Familiar Script

CHAPEL HILL, N.C. – There’s a thin line between the elite and the just good of college basketball. North Carolina has long been on the right side of that divide. Games like Saturday’s loss to No. 3 Duke, however, provide insight into the minutiae that separate the haves and have-nots.

A few teams, such as top-ranked Kentucky, have the ability to persevere through sloppy play due to top-level talent. Others, such as No. 2 Virginia, rely on efficiency and poise to maximize each possession’s value.

Roy Williams’s best teams have followed the Wildcats’ path to glory, but without the talent of the ’05 and ’09 title teams, UNC has faltered down the stretch multiple times in close games due to an inability to get quality looks on each offensive possession and corresponding defensive stops on the other end.

“I think that it’s typical of what we have in college basketball all around,” Williams said after the 84-77 loss. “We’ve had some teams that have spoiled us, there’s no question, about the focus and not having those lapses, but today it was huge… We have good kids, but they can’t feel like they’ve got to do it themselves.”

Five weeks ago, Louisville scored 17 second-chance points and 14 points off turnovers after halftime in rallying from an 18-point deficit against UNC with 17:51 to play. During the postgame interviews, the Tar Heels talked about the Cardinals capitalizing on easy plays, making the extra pass and playing as a team down the stretch, while noting their own inability to box out and take care of the ball at critical junctures.

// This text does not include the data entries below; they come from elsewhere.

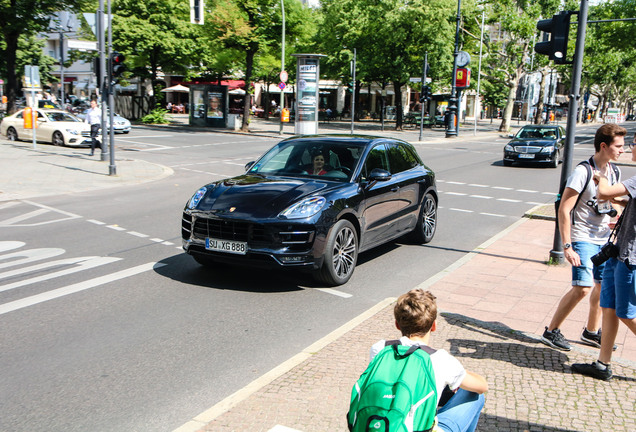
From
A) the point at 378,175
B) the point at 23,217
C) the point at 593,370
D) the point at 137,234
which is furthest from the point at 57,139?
the point at 593,370

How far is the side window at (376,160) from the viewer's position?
7660 millimetres

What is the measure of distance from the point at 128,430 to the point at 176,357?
44.6 inches

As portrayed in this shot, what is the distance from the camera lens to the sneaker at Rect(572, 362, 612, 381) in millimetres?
4348

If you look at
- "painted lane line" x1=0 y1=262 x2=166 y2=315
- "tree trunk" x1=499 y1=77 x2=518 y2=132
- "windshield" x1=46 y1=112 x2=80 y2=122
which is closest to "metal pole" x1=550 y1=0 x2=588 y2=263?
"painted lane line" x1=0 y1=262 x2=166 y2=315

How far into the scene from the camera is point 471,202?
14.0 meters

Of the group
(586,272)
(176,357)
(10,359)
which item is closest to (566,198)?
(586,272)

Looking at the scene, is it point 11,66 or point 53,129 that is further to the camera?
point 11,66

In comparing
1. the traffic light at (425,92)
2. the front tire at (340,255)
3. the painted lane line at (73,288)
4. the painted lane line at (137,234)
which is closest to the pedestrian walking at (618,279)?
the front tire at (340,255)

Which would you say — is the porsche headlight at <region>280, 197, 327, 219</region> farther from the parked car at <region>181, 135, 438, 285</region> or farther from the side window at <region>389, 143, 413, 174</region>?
the side window at <region>389, 143, 413, 174</region>

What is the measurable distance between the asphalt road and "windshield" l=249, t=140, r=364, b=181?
1.27 m

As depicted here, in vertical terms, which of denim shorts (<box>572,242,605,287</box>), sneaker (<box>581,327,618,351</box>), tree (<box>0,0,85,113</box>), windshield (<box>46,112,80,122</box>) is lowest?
sneaker (<box>581,327,618,351</box>)

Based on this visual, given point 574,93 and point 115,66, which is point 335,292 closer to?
point 574,93

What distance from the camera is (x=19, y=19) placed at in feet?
96.2

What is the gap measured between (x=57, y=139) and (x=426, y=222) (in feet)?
66.8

Roughly three weeks ago, UNC built a 10-point lead at Duke with 3:51 to play before losing it due to a similar allotment of miscues. The Tar Heels changed up the script two weeks ago in their home loss to N.C. State, reducing a 16-point second-half deficit to two points before committing six turnovers in a 14-possession stretch to hand the game back to the Wolfpack.

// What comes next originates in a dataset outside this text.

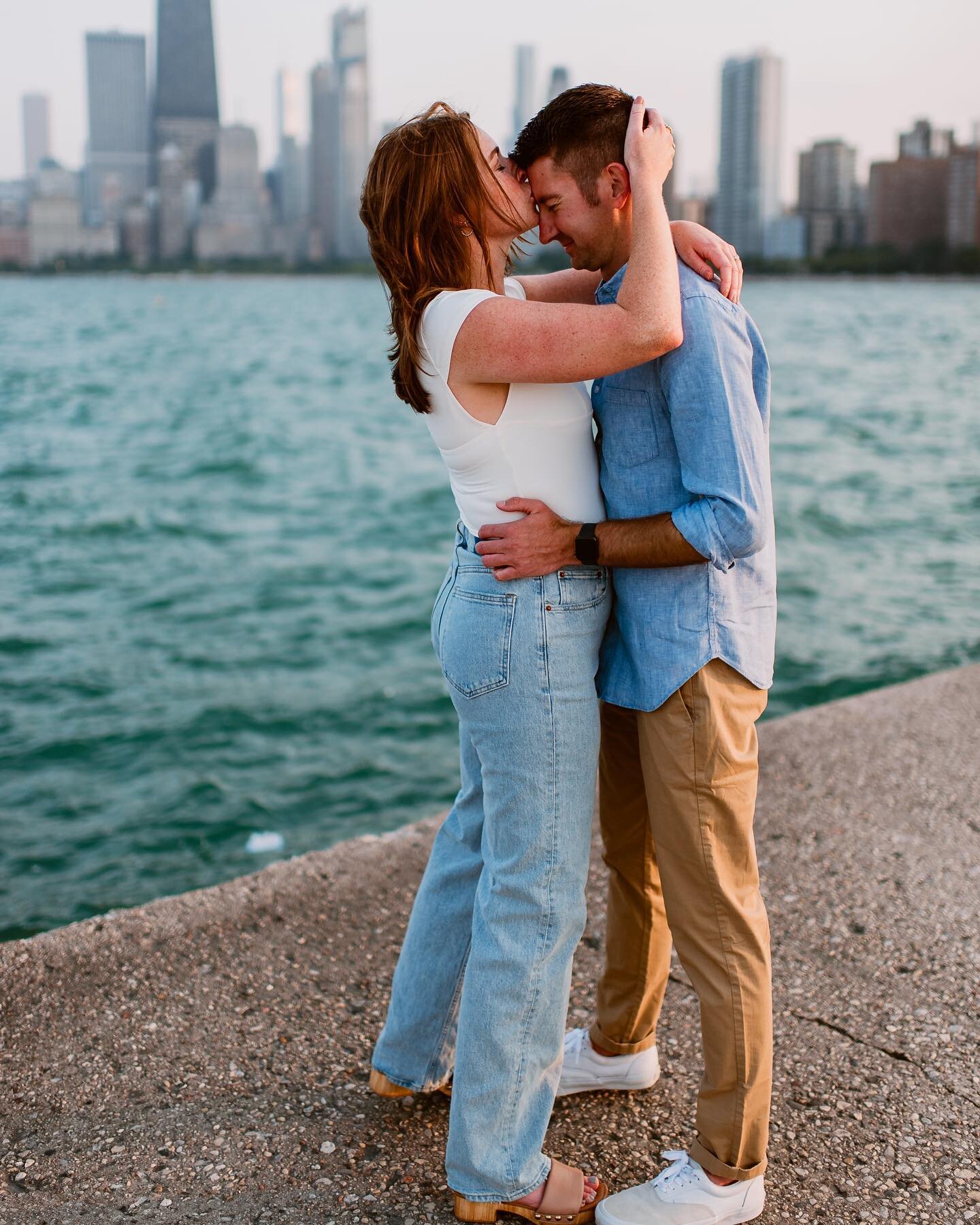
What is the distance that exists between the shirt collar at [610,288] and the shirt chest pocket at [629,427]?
0.18 meters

On Saturday, that familiar script played out yet again as UNC watched a seven-point lead whittled away to nothing as Duke grabbed control with a 14-2 run midway through the second half.

The Tar Heels committed six turnovers over their final 14 possessions, including three consecutive miscues that allowed Duke to turn a three-point game into a nine-point game with 6:19 to play.

“We played pretty doggone well except for a four- or five-minute stretch there,” Williams said. “I’ve got to do a better job of getting them to focus. You can’t have those stretches there against a really good basketball team.”

Good teams, such as this UNC edition, don’t have much, if any, margin of error against elite teams like Duke, Virginia and Kentucky. When UNC plays well, it can play with any team in the country. A litany of empty possessions when they matter most, however, result in a revolving door of head-scratching losses that prompt discussions about poise, efficiency and sense of urgency, or a lack thereof.

Justin Jackson’s comments after Saturday’s loss have been heard before in the UNC locker room this season: “I really don’t even know how to explain what happened towards the end.”

In the midst of highlighting a number of plays in which UNC failed to execute – a Duke offensive rebound and putback here, a failure to close out on a open 3-point shooter there – Marcus Paige summed up his team’s steady stream of struggles in the clutch with one sentence.

“They just made a couple of plays due to the discipline and the attention to detail,” Paige said, “and we just kind of missed out on those opportunities.”

It’s indicative of UNC’s current plight that Roy Williams pleaded to his team during one late huddle to keep their poise. Jackson said he could sense his team tightening up when the Blue Devils were executing and the Tar Heels were not as the game clock ticked down.

“It’s hard for anybody, whenever another team is going on a run like that, to keep your emotions down and keep your poise,” Jackson said, “but against good teams, you have to do it because the game is a whole bunch of runs. Against a good team like that, the runs are going to come and you’ve got to be able to withstand it and come right back at them.

“In that last run they had, we didn’t come back at them.”

Junior wing J.P. Tokoto agreed that the Tar Heels lost their poise at times during Saturday’s loss, their fifth defeat in six games against the Blue Devils.

“It was up and down,” Tokoto said. “We’d have great moments and then we’d have bad moments. When we did have our bad moments, they capitalized. They did a good job of that.”

While the players talked about poise, Williams harped on focus. Regardless of what label deserves to be attached to UNC’s sixth loss in its last 10 games, the evidence was available on the court in the form of turnovers, defensive breakdowns and poor shot selection.

Despite Saturday marking the end of the regular season, the Tar Heels remain optimistic that their trend of late-game stumbles can be corrected before their postseason comes to a close.

“You can always fix something that’s not working out,” Tokoto said. “It’s just a matter of fixing it. It’s easier said than done, but it has to be done.”